Jim Henson: Puppet Master

Jim Henson was a television pioneer and innovative visual artist who raised puppeteering to a new art form.

Vital Stats

1936: Born Jim Maury Henson in Greenville, Mississippi. Grew up in Hyattsville, Maryland.

1990: Died from streptococcal toxic shock syndrome in New York Hospital at age 53.

Student Life

Henson created his first puppets while still in high school, for a local television network’s children’s program called The Junior Morning Show.

At the University of Maryland, he dove deeper into the art of puppetry, in the College of Home Economics.

Along with his future wife, Jane Nebel, Henson created Sam and Friends, a televised short and precursor to what would become The Muppets.

He graduated in 1960 with a B.Sc. in home economics and pursued a career in puppetry.

Evolving The Art

Henson changed the world of puppetry by eschewing traditional wood-carved characters, instead innovating with foam-rubber and textiles. This allowed for more expressive dialogue and life-like interactions than had previously been seen in puppetry.

As Sam and Friends grew in popularity, Henson and his Muppets became popular talk-show guests and the Muppets appeared in a number of commercials for consumer goods.

Creating Pop Culture

Henson and Nebel moved to New York City and founded Muppets, Inc. in 1963. Eventually, Henson met and formed a business relationship with Frank Oz.

Henson and his team of puppeteers were invited to work on children’s educational series, Sesame Street.

During Sesame Street, Henson and team developed some of their most iconic characters, including Bert and Ernie, Cookie Monster, Oscar the Grouch, Grover, Guy Smiley, and Big Bird.

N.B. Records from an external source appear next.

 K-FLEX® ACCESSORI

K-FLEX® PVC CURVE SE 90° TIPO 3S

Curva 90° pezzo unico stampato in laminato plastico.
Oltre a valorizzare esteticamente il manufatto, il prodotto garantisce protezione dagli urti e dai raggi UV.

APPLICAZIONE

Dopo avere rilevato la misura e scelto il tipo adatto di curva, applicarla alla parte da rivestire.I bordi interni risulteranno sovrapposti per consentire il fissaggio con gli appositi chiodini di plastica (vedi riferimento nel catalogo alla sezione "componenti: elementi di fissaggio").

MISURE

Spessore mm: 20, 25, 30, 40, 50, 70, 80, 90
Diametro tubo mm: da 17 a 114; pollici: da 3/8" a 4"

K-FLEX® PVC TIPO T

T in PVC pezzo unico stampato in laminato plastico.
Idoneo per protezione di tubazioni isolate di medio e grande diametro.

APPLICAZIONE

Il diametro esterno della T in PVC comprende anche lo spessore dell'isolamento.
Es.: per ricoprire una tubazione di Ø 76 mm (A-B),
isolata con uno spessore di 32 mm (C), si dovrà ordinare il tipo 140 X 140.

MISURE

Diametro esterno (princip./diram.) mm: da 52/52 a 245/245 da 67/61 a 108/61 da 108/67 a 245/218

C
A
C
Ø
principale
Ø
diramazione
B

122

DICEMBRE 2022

After American television networks rejected his idea for The Muppet Show, Henson took it to the United Kingdom. The show ran from 1976 – 1981, winning a Peabody Award and numerous BAFTA and Primetime Emmy awards.

The Muppet Show’s success spawned big-screen adaptations. Henson went on to create Fraggle Rock, Muppet Babies, The Storyteller, The Dark Crystal, The Jim Henson Hour, Labyrinth, and others.


Henson died suddenly in May 1990 after suffering organ dysfunction.

Since his death, he has been bestowed many honours and awards, including a star on the Hollywood Walk of Fame, induction to the Television Hall of Fame, commemorative stamps issued by the U.S. Postal Service, and the Disney Legends Award.

Henson founded the Jim Henson Foundation in 1982 to nurture future generations of puppeteers in the United States, an effort that continues to this day.